Sedbergh Senior School - Independent Boarding School Image

introducing history

Our aim is to inspire an interest in the past, so that pupils will continue to read and enjoy history throughout their lives. The underlying principle is to introduce pupils to the idea that history is an analytical subject which depends upon sensible interpretation of evidence: it requires more than merely the accumulation of facts about the past.

year 9

The Year 9 History programme provide pupils with an understanding of the political, social, cultural and religious issues of the past, both through investigative learning and from the perspectives of contemporaries and historians. In Year 9 pupils study;

The History of Sedbergh School – In Michaelmas Term, pupils study why Roger Lupton, Headmaster of Eton College and chaplain to King Henry VII, founded a school in Sedbergh. Pupils then learn some of the History of the school, its buildings, its language and culture, its people and events and also the relationship with Sedbergh town.

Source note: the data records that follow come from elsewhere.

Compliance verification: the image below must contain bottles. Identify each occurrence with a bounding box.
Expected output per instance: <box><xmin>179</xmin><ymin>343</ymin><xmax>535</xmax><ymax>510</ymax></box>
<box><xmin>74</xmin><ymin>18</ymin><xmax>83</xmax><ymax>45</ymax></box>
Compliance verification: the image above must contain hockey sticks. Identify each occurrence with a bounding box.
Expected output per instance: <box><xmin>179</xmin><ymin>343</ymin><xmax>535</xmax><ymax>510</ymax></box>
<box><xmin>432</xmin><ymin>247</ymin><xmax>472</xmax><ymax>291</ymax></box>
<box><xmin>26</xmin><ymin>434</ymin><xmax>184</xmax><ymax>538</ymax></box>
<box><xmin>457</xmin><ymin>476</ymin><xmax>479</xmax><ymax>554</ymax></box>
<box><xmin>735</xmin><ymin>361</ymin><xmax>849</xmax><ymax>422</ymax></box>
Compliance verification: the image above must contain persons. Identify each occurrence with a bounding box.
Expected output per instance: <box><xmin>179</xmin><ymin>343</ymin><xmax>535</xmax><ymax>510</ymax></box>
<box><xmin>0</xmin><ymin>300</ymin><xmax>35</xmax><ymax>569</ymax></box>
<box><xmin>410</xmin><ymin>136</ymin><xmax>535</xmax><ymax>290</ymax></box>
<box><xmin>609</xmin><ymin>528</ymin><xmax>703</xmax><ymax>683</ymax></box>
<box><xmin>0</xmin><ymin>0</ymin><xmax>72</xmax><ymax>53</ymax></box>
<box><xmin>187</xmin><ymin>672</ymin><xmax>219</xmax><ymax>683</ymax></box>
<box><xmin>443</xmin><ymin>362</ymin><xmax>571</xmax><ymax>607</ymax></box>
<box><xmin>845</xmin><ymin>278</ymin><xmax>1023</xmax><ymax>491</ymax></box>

The rise and fall of the British Empire – This thematic study seeks to explain how the British Empire covered, at its peak, a third of the world and how it subsequently declined. Pupils study factors that influenced migration as well as looking at case studies of America, Australia, India and Africa. Finally, pupils tackle the question ’Should Great Britain today feel proud or shameful of its colonial past?’


This is a two-year iGCSE course through the Pearson Edexcel exam board, with two exams taken in the summer term of Year 11. Each exam is worth 50% of the course. There is no coursework for GCSE History.

For exam paper one, pupils study; Germany and the development of dictatorship from 1918-1945 and then Superpower relations, 1943–1972

For exam paper two, pupils study the origins and course of World War One, and then the changing role of international organisations: the League of Nations and the United Nations, 1919–c2011


This is a two-year course through the AQA exam board, with two exams taken in the summer term of Year 13.

The examined content is; The British Empire, c1857–1967 and Modern USA, 1945–1980. In addition, all pupils submit a piece of Non-Examined Assessment (Coursework) which is a 3,500 word research essay on either the Crusades or rebellions against the Tudor monarchs. The NEA is worth 20% of the A Level.

To complement the USA topic, pupils have a chance to visit Washington DC to see key government and historic sites such as the White House, Capitol Hill, the Pentagon and the Lincoln Memorial. To practice their public speaking, pupils have the opportunity to present on a historical/ political topic of their choosing to the Bracken Society.